Neste momento em que estamos nos mobilizando para construir um Acordo Coletivo decente e bem fundamentado, que atenda às demandas dos trabalhadores, entendemos que duas questões são fundamentais. Uma delas é a constatação, por inúmeros analistas econômicos – como se pode confirmar com uma rápida corrida de olhos por jornais, sites e blogs – de que a recuperação econômica do país já é mais do que realidade; outra, a avaliação dos indicadores de produtividade das unidades da ArcelorMittal.

 

Sobre a recuperação econômica, lembramos, por exemplo, matéria do diário britânico “Financial Times” (FT), reproduzida pela “Folha Online”, no último dia 10. O jornal afirma que o Brasil, um dos últimos países a entrar em recessão, será, “provavelmente, um dos primeiros a sair”.

 

O FT diz, ainda, que “o Brasil chega a desafiar os pessimistas que vêem o mercado de trabalho e a burocracia como inflexíveis e com potencial para prejudicar a recuperação”. 

 

Por sua vez, o ministro da Fazenda, Guido Mantega, disse que a crise já ficou para trás e "os últimos dados mostram que a aceleração da economia brasileira é até mais forte do que se imaginava", conforme reportagem da BBC Brasil.

 

Quanto aos indicadores de produtividade na ArcelorMittal, destacamos que, na unidade de João Monlevade, a produção real de laminados, em toneladas, fica, em média, 4,35% acima da meta estabelecida, e o custo de produção é inferior a 9,75% do custo programado, chegando a ser o menor do país.
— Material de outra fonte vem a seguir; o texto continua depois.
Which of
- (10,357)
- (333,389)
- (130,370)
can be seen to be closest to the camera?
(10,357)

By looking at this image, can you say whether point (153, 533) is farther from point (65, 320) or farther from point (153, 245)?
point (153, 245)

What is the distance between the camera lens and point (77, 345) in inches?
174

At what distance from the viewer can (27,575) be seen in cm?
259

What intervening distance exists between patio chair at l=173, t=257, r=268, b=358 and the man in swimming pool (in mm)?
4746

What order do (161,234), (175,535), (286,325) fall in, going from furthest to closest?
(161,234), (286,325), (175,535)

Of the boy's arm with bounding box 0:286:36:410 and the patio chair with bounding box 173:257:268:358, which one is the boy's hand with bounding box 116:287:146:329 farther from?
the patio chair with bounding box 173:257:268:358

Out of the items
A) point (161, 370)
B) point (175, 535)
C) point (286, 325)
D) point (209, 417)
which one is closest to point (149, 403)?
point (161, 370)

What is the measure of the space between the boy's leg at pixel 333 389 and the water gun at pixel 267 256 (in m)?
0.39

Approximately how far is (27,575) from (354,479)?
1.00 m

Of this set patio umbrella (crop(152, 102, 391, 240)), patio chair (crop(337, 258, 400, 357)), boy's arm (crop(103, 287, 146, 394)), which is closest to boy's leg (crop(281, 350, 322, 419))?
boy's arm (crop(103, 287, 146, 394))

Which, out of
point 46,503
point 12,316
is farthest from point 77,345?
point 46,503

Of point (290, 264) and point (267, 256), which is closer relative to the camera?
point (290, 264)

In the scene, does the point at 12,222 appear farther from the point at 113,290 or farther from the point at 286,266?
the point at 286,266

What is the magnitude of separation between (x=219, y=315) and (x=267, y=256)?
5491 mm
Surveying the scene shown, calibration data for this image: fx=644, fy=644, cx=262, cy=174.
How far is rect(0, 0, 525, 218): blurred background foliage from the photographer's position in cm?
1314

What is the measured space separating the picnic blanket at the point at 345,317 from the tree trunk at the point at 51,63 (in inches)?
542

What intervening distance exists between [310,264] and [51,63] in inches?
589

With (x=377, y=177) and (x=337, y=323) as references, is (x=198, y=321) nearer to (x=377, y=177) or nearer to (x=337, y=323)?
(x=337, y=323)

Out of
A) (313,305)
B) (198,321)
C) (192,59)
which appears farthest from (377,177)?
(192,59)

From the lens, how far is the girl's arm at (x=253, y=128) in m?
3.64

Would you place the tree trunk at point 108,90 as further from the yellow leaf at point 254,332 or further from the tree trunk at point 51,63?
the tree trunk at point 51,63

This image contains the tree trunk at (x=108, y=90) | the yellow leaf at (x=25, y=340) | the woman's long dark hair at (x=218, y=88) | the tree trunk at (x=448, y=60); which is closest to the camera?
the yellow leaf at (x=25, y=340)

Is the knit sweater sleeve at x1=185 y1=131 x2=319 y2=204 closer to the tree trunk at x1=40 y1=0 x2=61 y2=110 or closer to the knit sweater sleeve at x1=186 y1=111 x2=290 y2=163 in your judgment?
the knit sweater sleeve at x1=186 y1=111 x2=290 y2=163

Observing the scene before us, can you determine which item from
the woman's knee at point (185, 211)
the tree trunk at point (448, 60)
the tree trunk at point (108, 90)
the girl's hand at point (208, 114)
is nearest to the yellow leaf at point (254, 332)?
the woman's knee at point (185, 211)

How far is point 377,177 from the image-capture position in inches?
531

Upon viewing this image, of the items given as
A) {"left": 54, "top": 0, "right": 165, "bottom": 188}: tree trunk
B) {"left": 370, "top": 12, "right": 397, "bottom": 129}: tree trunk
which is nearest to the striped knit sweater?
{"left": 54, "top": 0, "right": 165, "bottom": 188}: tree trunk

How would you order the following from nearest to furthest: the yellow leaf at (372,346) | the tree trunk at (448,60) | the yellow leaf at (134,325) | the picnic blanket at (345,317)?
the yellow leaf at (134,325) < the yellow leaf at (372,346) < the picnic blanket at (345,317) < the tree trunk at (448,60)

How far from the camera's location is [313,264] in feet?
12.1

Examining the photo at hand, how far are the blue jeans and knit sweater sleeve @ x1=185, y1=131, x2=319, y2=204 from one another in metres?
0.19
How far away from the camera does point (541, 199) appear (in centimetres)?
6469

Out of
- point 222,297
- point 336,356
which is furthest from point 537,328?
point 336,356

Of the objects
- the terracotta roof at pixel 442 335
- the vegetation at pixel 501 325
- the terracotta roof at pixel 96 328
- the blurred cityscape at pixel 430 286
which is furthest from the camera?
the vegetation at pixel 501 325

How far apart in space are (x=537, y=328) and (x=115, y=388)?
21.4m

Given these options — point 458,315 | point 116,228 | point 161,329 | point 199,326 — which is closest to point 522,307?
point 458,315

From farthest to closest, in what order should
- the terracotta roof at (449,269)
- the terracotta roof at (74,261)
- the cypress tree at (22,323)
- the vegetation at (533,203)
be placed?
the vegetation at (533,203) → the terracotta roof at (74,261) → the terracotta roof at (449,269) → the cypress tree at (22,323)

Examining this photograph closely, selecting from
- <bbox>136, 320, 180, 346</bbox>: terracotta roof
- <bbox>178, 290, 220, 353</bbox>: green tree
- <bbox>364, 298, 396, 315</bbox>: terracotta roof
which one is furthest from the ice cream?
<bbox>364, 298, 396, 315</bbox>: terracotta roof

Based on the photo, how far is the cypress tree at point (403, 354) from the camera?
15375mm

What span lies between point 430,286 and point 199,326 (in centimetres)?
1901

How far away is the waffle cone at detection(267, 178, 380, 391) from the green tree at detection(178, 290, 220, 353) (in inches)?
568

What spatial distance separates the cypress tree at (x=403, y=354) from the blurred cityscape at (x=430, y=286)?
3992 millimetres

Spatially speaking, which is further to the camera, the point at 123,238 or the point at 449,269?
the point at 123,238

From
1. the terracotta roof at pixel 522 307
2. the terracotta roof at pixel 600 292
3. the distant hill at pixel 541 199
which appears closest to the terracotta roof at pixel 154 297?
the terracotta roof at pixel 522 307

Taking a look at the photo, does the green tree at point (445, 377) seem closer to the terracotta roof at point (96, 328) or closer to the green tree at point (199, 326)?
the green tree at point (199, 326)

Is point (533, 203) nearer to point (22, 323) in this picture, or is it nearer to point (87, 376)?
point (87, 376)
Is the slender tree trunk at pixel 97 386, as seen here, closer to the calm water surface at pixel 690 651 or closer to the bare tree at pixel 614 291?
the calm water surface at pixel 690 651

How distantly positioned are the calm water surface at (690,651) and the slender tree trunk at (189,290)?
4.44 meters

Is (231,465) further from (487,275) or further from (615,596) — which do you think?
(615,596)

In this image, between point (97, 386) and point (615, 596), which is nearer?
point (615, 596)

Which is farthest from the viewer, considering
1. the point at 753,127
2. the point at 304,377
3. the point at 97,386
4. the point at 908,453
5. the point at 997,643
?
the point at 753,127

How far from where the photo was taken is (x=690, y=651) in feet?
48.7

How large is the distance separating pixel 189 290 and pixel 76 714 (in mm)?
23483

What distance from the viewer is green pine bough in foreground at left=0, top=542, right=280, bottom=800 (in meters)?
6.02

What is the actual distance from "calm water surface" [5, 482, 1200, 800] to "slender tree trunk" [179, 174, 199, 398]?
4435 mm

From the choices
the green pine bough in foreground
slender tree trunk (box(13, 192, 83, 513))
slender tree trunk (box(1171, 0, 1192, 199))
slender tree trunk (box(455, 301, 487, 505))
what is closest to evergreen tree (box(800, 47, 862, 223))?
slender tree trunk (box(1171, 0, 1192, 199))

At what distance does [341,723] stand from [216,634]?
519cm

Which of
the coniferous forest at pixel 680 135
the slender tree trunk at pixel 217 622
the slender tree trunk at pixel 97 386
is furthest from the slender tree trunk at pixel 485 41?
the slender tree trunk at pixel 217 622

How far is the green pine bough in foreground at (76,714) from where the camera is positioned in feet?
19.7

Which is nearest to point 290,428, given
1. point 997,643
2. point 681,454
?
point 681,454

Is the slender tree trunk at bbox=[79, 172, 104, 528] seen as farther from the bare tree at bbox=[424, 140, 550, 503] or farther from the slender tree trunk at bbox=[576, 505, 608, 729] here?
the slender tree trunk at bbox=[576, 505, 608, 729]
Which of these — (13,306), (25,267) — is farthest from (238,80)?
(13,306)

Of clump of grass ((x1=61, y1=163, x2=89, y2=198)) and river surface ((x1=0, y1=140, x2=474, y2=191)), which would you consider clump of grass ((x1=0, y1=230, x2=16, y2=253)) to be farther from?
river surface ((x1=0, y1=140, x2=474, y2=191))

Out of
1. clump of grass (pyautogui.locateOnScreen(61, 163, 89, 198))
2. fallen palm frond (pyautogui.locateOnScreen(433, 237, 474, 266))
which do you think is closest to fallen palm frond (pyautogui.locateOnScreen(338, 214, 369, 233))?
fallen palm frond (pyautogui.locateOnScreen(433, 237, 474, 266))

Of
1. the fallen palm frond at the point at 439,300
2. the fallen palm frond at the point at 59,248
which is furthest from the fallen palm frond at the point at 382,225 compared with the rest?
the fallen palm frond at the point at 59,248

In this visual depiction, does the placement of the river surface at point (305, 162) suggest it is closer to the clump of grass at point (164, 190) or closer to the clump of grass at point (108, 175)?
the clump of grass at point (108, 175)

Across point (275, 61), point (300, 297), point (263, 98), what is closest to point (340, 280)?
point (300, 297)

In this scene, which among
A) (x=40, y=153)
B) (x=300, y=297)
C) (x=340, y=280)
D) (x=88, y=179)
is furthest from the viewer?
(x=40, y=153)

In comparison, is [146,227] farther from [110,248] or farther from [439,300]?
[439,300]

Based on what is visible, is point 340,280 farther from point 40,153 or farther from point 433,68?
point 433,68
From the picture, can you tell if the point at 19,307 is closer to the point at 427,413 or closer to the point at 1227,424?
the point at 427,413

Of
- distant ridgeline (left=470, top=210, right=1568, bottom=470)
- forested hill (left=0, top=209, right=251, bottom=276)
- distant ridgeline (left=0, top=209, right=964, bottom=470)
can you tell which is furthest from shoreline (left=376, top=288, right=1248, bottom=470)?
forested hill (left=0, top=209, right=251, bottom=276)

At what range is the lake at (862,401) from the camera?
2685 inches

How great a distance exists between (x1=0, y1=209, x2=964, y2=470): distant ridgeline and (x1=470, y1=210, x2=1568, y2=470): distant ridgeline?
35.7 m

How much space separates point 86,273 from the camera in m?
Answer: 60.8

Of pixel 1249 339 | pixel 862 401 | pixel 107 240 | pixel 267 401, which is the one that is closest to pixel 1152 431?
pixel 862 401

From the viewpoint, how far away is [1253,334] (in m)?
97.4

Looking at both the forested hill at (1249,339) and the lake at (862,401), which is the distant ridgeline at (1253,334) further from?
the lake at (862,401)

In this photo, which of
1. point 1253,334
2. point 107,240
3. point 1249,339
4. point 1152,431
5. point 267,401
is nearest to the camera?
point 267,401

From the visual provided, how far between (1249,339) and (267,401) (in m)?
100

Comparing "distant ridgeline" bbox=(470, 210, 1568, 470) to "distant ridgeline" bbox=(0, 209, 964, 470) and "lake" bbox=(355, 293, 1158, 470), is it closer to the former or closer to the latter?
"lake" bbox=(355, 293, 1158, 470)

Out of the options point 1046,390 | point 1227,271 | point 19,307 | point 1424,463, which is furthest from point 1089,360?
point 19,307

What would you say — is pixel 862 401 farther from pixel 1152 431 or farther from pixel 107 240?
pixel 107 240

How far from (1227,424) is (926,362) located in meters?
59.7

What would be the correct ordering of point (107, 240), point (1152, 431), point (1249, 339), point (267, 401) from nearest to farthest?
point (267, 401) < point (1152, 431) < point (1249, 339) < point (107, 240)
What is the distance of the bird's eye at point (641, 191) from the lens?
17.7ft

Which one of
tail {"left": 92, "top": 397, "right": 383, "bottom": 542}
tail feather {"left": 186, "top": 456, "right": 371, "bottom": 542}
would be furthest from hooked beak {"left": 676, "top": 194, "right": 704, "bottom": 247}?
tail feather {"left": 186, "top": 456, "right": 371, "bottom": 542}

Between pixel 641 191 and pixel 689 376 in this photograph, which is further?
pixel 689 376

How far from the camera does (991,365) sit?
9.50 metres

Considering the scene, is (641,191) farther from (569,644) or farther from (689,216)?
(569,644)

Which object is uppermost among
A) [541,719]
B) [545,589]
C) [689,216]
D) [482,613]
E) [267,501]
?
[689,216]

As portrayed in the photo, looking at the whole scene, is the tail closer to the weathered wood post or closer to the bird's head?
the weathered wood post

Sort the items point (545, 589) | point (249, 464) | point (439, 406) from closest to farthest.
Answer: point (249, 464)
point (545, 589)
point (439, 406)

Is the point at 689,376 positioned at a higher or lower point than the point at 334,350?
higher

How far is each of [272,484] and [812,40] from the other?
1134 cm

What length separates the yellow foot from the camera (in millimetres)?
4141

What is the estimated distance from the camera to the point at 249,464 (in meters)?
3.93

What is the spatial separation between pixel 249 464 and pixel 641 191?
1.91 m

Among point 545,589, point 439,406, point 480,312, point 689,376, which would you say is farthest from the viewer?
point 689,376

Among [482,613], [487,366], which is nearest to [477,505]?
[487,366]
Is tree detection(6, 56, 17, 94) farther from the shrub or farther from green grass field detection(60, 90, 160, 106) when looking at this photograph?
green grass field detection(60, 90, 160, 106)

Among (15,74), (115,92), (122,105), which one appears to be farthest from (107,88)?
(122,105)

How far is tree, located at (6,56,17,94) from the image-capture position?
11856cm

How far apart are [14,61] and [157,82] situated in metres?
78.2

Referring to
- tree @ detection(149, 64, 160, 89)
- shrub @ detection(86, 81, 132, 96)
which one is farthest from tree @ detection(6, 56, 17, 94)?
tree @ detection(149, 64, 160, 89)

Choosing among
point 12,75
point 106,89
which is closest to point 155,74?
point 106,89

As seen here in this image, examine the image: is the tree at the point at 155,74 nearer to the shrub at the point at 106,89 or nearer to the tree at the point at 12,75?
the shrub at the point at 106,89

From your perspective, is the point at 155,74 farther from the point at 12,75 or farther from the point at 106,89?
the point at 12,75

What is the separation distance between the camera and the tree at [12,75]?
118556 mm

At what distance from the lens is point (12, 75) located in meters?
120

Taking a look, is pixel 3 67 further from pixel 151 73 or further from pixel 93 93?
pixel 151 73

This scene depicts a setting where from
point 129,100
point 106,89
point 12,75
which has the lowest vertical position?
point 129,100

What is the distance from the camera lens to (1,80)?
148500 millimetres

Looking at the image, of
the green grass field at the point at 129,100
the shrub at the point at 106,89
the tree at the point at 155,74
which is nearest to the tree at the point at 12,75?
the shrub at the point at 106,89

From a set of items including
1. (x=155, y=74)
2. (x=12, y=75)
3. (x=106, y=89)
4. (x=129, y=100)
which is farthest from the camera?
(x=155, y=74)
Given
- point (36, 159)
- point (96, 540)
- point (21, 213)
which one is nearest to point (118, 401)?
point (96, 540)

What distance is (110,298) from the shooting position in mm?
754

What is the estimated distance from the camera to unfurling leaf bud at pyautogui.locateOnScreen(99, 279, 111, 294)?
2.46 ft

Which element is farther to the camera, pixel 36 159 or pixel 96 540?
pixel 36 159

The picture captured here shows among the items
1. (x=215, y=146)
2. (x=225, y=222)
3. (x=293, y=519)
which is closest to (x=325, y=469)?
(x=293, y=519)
Vale lembrar, ainda, que o Laminador 1 bateu, em agosto, recorde mensal de produção de fio-máquina, atingindo 64.719 toneladas.

 

É com base nesses cenários que nosso Sindicato construiu uma pauta em que, entre as cláusulas econômicas, um ponto a destacar é a reivindicação de correção salarial de 15,3 % (reposição de inflação de 4,82%, mais 10% de aumento real). Além disso, reivindicamos que a Participação nos Lucros e Resultados (PLR) de 2010 seja discutida e acertada entre a ArcelorMittal e o Sindicato, fruto de negociação, e não apenas imposta como foi a inclusão o artifício do “cash flow” (fluxo de caixa) este ano.

 

União

 

Fundamental também, no processo de negociações de 2009, é que todos os Sindicatos dos trabalhadores na ArcelorMittal Brasil, busquem manter estratégias unificadas. O diálogo permanente entre lideranças sindicais no questionamento da PLR 2009 demonstrou ser importante para garantir resistência e, com isso, algumas unidades conseguiram melhorar certos índices propostos pela empresa.

 

A ArcelorMittal tem trabalhado para que as discussões de acordos em cada unidade se dêem de forma isolada, mas, por outro lado, alicerçada no que ela chama de coesão, quer impor cláusulas e condições iguais para todos. Dessa forma, a coesão só funciona para um lado, o dos patrões, o dos grandes acionistas.

 

Coesos devem estar os sindicatos. Juntos e com discurso alinhado. A nossa ação coletiva é indispensável para conseguirmos atender às reais demandas dos trabalhadores.

 

 

Sindicato dos Trabalhadores Metalúrgicos de João Monlevade, 11 de setembro de 2009.